- SELECTED EXCERPT

I've got to do a number of things in the interim, including two turnarounds where I bought and sold. And it leads me to where I am today, which is I work with small business owners interested in prepping their business for sale because I lived it, I learned from it, and I love the space. there's...

there's a lot of bad information in this space. lot of information I think does a terrible disservice to small business owners. And so I do what I can to try to combat that garbage.

Steve Doyle (:

Yep. A lot.

Brad Herda (:

Well, and I will say that you're, you are out there speaking truth in your messaging, not all just the success wins in the pine, the sky and all the rhetoric and bullshit that many go out there and say, you can get 10 times your revenue in an industry that gets historically one times. you kidding? mean, cause you're right. There's a lot of bad information out there. And for our audience, I guess, what would you say are the

What was the biggest lesson you learned when you saw that piece of toast over that five year period? What was that opportunity?

Steve Doyle (:

Mm-hmm.

Mike Finger (:

yeah, I mean, it's you know, it's so funny. I I still feel it, guys. I still when I when I cast myself back to that space, I still feel the 80 pound sack of potatoes on my shoulders. I still feel the the stress and the and the wake up at 3 a.m. And again, as it relates to this space of exit.

Brad Herda (:

I know there's lot of them, but what-

Mike Finger (:

I think the biggest learn for me is how wrong someone who genuinely thought they were doing it right can be as it relates to this space. How easy it is to be misinformed and how we as owners need to take control of this topic.

- TASK INSTRUCTIONS
Retype the whole conversation excerpt about prepping a small business for sale, word for word. Rely on nothing but the text itself.

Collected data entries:
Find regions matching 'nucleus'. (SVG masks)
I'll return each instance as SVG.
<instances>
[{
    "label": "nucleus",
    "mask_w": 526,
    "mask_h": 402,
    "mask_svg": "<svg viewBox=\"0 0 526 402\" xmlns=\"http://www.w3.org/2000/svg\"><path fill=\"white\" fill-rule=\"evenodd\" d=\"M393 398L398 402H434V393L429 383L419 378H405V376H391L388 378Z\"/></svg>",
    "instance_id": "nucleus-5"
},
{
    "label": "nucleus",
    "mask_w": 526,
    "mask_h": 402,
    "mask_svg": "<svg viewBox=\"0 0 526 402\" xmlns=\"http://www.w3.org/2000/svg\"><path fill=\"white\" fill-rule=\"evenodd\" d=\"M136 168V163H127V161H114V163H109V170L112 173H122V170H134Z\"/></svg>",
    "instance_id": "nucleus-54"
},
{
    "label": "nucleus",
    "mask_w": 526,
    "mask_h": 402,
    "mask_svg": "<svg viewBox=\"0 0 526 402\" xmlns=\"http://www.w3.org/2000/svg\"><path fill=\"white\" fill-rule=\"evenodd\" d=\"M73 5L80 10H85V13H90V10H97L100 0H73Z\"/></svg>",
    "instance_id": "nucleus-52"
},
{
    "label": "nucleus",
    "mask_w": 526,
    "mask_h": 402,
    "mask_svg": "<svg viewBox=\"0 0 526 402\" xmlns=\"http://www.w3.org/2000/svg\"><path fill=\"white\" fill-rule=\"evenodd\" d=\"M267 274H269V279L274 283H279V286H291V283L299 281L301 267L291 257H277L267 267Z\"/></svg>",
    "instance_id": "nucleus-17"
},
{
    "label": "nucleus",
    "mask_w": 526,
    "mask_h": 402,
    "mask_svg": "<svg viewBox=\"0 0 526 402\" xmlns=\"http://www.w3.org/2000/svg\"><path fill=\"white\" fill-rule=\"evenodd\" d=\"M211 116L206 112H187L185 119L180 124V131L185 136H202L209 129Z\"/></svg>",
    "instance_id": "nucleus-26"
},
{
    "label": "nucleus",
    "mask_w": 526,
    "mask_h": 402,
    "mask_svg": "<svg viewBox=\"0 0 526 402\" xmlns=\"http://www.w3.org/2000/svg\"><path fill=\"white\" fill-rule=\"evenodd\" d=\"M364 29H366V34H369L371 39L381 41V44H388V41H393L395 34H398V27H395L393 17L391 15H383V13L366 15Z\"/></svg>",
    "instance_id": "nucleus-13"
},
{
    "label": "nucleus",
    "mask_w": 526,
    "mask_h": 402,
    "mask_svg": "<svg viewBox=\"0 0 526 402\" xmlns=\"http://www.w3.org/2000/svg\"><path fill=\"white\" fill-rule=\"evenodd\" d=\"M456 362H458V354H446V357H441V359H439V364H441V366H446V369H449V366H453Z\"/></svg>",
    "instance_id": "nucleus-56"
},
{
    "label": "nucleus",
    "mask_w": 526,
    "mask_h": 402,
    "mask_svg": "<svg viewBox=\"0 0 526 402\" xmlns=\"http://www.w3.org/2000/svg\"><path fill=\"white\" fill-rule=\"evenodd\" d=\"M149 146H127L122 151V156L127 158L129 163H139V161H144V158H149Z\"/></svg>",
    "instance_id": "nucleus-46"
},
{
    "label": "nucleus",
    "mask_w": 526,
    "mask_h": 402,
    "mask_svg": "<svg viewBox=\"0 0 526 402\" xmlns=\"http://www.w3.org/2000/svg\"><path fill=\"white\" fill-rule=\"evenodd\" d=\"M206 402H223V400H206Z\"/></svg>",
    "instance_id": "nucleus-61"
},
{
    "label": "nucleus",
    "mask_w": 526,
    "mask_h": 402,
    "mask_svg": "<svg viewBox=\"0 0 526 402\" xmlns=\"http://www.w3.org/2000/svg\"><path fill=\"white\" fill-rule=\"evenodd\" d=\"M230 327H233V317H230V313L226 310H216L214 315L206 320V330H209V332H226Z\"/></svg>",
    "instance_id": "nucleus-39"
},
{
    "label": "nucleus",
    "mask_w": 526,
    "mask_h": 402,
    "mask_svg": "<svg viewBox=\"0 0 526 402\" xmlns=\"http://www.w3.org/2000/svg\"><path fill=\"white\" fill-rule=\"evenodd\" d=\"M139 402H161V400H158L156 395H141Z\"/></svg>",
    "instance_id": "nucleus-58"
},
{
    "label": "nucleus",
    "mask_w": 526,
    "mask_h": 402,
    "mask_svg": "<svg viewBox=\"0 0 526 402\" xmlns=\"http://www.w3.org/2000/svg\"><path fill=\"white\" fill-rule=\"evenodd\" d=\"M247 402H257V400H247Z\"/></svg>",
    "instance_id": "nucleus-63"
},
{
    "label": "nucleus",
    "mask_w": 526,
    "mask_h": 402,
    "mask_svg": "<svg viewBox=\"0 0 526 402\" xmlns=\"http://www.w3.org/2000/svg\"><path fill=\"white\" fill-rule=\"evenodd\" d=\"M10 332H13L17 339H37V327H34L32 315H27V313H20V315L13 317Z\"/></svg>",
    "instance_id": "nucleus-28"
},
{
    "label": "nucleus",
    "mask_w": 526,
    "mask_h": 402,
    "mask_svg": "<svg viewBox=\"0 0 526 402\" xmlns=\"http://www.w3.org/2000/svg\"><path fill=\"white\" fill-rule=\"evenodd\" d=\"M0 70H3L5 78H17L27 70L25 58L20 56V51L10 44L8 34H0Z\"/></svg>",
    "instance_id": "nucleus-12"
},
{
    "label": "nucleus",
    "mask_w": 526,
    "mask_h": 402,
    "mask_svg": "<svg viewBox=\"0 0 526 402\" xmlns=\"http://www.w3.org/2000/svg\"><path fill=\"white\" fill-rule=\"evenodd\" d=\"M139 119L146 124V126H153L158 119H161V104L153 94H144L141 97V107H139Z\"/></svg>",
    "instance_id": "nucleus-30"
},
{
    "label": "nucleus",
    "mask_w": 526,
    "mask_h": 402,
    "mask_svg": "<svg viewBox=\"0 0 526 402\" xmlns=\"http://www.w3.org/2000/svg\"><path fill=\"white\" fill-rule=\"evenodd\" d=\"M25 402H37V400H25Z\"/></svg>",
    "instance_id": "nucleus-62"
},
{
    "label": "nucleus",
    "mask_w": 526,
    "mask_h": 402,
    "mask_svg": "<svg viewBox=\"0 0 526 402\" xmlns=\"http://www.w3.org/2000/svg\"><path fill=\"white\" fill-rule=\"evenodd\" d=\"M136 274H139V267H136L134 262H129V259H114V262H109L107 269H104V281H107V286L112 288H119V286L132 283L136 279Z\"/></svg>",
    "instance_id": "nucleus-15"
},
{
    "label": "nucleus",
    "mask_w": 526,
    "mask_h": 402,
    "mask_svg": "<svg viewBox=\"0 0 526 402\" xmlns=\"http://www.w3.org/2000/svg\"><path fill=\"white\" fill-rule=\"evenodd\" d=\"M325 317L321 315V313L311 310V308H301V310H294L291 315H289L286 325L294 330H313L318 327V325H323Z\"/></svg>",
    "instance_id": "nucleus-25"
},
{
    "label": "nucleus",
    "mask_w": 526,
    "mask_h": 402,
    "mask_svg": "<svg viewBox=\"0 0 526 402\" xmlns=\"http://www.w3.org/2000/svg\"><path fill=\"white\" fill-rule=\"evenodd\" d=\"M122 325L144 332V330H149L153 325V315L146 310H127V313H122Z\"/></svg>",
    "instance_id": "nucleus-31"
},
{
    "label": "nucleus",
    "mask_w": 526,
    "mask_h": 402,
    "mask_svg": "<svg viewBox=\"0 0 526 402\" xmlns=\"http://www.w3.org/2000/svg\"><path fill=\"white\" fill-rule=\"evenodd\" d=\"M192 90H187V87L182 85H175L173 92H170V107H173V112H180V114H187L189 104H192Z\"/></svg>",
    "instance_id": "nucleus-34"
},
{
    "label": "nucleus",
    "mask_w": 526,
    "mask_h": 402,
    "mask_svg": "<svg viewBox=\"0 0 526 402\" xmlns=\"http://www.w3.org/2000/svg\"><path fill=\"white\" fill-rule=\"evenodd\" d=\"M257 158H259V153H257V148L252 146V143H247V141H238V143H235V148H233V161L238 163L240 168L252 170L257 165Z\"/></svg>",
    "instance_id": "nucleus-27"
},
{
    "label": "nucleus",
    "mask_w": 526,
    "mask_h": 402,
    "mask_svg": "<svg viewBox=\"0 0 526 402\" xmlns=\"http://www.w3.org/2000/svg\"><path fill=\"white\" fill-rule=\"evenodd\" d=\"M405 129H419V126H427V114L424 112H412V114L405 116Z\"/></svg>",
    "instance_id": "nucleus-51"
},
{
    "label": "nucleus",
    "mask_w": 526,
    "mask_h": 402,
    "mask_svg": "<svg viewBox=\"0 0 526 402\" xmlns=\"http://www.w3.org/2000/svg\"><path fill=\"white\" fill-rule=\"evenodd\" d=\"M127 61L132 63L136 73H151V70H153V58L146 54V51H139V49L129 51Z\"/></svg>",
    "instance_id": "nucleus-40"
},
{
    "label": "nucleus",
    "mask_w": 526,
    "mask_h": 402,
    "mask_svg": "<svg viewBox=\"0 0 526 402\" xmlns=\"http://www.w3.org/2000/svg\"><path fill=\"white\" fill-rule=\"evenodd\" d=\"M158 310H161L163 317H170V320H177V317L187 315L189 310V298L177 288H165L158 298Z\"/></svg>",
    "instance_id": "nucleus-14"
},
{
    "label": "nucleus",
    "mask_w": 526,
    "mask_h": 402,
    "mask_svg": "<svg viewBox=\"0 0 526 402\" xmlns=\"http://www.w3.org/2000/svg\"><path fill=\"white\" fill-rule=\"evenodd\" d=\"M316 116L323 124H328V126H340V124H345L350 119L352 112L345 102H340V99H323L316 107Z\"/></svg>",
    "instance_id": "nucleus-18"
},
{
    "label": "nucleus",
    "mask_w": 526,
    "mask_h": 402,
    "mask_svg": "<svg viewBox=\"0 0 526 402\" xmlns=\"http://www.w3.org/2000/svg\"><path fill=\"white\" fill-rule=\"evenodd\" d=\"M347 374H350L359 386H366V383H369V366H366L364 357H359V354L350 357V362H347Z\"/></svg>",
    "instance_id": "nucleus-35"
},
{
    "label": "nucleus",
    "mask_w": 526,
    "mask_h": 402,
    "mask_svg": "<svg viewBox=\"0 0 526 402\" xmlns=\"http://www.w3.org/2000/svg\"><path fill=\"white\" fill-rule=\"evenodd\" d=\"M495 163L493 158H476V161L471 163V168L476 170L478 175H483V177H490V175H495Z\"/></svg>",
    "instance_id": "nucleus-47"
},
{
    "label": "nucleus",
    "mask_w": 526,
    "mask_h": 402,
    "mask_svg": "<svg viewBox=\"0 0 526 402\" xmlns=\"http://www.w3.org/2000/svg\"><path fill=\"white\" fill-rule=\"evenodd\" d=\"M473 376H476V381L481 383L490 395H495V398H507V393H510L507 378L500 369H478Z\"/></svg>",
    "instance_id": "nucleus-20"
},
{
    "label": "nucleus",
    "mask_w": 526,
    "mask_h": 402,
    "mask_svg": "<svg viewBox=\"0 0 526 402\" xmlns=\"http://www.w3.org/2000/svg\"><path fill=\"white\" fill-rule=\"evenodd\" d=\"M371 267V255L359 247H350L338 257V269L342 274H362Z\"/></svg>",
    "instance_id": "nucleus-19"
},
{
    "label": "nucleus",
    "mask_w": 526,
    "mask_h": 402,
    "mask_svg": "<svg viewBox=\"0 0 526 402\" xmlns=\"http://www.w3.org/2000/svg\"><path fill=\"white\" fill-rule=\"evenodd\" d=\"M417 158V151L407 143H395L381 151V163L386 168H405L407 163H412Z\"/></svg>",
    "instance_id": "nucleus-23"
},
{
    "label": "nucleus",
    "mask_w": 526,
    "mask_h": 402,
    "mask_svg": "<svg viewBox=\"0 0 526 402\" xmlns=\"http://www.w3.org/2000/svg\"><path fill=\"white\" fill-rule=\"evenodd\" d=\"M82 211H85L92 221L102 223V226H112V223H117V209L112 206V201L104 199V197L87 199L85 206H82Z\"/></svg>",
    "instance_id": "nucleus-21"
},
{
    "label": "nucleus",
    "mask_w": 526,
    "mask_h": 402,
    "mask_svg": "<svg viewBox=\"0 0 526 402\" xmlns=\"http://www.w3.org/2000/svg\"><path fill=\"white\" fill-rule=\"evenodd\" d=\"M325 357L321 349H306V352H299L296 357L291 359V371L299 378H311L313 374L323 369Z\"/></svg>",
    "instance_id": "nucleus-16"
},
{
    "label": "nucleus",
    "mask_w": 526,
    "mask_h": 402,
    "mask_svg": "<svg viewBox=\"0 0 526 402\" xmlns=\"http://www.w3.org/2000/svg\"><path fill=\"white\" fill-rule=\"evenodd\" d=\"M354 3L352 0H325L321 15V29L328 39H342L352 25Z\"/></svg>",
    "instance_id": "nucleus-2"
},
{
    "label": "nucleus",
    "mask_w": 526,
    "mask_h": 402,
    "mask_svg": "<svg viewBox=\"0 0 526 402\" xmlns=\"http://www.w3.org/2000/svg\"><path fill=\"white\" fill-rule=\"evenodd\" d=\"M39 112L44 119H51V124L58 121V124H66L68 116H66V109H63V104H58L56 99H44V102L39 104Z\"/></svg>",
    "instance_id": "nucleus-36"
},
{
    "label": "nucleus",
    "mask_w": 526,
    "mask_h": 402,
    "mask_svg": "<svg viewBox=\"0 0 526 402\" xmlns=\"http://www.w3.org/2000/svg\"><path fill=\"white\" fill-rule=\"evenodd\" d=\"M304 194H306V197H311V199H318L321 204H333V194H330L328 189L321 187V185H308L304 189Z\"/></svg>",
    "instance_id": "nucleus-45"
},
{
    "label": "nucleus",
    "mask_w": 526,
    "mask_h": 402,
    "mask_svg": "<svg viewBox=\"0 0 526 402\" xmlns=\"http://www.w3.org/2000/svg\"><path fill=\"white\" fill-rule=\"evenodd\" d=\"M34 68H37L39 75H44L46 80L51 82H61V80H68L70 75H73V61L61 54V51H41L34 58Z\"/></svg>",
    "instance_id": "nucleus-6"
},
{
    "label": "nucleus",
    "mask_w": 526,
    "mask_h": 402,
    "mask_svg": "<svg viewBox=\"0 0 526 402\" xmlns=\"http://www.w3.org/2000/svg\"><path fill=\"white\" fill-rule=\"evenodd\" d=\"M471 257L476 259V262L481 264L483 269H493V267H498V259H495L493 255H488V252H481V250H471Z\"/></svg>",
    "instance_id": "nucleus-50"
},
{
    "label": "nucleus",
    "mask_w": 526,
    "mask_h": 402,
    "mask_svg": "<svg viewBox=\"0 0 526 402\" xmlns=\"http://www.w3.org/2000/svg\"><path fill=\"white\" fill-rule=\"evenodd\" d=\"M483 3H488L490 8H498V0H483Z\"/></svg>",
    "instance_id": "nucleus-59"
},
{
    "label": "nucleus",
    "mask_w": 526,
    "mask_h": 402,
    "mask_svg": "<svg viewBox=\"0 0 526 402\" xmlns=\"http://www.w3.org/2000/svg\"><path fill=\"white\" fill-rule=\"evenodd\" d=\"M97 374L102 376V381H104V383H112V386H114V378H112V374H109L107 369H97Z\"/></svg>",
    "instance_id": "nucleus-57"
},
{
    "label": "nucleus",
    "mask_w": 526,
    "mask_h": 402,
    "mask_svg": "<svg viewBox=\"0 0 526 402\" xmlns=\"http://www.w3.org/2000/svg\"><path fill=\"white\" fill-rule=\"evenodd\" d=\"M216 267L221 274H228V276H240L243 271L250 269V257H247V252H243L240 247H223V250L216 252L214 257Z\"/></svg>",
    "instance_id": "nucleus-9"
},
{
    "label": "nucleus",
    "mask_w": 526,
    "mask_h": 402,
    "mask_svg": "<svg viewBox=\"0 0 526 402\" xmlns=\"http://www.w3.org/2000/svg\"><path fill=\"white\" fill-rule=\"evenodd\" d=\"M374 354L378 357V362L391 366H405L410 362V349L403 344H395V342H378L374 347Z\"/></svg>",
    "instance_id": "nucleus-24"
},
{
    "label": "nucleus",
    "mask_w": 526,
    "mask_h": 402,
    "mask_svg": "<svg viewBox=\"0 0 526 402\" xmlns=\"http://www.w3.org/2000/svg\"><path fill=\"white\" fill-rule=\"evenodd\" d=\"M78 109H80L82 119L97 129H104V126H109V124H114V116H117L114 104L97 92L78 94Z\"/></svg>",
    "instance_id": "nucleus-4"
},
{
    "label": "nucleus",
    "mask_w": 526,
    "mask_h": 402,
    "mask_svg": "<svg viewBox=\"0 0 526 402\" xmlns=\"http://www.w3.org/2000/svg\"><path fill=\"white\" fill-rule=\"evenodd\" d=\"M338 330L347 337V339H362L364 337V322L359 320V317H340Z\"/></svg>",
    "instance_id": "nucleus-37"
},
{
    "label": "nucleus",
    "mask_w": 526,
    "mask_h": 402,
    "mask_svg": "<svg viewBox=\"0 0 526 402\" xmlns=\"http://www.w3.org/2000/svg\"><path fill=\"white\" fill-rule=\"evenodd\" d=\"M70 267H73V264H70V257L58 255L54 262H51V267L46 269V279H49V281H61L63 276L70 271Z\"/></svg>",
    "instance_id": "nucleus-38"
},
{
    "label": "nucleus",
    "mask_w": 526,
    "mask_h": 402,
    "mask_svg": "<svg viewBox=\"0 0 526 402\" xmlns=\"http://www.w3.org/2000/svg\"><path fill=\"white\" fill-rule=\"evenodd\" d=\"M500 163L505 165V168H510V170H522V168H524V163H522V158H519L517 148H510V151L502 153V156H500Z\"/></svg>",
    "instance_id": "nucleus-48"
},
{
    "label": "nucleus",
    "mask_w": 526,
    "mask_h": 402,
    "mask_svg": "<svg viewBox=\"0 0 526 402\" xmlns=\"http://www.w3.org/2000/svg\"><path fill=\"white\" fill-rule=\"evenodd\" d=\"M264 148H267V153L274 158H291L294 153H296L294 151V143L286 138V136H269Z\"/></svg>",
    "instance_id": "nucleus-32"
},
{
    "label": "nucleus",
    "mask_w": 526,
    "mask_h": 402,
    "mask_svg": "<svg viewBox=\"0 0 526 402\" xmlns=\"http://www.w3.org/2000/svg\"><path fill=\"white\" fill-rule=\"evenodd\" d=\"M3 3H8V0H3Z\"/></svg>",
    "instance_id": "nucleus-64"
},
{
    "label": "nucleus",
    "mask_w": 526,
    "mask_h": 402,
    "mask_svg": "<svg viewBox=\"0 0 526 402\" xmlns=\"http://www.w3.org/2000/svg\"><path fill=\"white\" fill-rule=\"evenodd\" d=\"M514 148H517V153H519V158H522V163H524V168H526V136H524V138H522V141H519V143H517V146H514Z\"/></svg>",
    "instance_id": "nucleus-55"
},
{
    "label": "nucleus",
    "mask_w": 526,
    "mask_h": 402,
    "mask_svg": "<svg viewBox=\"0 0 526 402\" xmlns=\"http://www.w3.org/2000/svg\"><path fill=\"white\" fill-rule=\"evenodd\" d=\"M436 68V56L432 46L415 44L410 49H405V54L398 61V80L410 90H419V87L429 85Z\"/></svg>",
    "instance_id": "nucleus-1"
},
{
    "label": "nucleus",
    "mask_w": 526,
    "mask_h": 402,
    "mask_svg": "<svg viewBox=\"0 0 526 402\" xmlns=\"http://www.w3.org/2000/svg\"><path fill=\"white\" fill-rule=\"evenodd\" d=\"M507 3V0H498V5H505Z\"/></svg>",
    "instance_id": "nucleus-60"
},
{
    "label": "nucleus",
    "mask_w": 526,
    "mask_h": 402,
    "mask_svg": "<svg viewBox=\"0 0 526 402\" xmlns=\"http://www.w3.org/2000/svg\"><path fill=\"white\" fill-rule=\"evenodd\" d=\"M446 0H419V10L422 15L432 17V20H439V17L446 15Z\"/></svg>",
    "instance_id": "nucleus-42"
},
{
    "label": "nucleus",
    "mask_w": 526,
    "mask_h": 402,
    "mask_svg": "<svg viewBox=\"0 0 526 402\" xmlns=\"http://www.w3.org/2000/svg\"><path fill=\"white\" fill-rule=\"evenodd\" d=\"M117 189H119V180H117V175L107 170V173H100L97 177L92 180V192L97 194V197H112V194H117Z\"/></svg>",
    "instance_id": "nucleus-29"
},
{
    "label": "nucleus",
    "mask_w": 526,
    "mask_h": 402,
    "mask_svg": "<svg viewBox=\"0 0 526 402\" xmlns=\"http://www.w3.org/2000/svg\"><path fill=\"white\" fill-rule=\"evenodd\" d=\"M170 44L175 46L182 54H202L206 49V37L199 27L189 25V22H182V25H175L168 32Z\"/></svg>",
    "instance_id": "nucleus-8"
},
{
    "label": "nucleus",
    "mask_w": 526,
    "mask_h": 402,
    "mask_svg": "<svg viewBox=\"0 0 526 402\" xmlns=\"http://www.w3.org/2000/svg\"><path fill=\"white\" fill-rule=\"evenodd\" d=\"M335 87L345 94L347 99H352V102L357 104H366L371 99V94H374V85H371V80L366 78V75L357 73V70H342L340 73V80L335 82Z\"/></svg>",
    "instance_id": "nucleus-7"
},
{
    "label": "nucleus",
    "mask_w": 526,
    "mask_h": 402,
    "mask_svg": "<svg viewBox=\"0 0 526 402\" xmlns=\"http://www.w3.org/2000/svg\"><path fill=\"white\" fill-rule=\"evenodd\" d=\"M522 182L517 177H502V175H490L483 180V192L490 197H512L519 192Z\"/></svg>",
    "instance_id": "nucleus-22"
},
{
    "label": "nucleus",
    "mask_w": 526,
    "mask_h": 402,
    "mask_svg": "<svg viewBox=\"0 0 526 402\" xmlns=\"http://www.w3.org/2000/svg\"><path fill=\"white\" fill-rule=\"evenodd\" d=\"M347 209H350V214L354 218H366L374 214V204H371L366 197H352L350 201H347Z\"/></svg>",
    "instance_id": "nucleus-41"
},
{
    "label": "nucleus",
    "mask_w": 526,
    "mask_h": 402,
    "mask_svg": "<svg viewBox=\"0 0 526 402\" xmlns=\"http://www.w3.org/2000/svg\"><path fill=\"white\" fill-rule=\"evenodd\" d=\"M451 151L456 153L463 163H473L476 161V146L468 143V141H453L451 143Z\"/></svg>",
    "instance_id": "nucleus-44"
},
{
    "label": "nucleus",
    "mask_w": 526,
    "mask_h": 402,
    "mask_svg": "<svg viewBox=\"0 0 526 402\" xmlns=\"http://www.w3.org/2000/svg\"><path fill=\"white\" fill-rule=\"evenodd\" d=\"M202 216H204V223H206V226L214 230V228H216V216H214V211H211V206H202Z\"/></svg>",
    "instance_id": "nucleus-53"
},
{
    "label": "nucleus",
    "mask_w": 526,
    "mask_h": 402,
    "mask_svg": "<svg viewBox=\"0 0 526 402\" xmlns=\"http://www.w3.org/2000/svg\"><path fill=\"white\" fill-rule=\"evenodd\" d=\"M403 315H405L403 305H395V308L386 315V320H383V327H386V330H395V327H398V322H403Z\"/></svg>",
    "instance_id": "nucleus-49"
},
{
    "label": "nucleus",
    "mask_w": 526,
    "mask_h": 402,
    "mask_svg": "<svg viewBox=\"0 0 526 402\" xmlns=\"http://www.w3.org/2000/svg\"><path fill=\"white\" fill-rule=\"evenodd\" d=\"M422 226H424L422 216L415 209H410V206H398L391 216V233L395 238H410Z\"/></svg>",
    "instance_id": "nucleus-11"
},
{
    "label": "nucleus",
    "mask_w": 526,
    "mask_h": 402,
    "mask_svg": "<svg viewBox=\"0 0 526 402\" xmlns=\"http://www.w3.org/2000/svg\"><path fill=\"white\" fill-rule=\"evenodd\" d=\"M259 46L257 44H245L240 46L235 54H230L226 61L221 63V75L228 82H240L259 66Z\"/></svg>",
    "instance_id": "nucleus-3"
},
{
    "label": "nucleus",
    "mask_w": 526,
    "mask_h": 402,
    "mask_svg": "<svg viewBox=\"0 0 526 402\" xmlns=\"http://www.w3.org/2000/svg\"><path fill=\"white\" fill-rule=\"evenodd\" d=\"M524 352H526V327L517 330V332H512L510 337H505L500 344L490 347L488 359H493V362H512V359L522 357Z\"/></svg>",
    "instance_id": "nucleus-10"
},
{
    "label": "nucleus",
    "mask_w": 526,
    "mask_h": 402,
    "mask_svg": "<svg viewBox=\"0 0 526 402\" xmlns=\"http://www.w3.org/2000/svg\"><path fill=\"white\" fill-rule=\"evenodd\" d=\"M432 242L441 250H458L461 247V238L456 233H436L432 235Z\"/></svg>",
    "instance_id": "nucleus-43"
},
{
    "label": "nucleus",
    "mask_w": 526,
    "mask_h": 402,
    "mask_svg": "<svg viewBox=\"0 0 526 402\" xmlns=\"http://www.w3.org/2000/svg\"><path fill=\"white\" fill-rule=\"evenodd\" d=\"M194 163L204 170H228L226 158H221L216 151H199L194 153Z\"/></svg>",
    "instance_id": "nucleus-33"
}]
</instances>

- EXERCISE ANSWER
I've got to do a number of things in the interim, including two turnarounds where I bought and sold. And it leads me to where I am today, which is I work with small business owners interested in prepping their business for sale because I lived it, I learned from it, and I love the space. there's...

there's a lot of bad information in this space. lot of information I think does a terrible disservice to small business owners. And so I do what I can to try to combat that garbage.

Steve Doyle (:

Yep. A lot.

Brad Herda (:

Well, and I will say that you're, you are out there speaking truth in your messaging, not all just the success wins in the pine, the sky and all the rhetoric and bullshit that many go out there and say, you can get 10 times your revenue in an industry that gets historically one times. you kidding? mean, cause you're right. There's a lot of bad information out there. And for our audience, I guess, what would you say are the

What was the biggest lesson you learned when you saw that piece of toast over that five year period? What was that opportunity?

Steve Doyle (:

Mm-hmm.

Mike Finger (:

yeah, I mean, it's you know, it's so funny. I I still feel it, guys. I still when I when I cast myself back to that space, I still feel the 80 pound sack of potatoes on my shoulders. I still feel the the stress and the and the wake up at 3 a.m. And again, as it relates to this space of exit.

Brad Herda (:

I know there's lot of them, but what-

Mike Finger (:

I think the biggest learn for me is how wrong someone who genuinely thought they were doing it right can be as it relates to this space. How easy it is to be misinformed and how we as owners need to take control of this topic.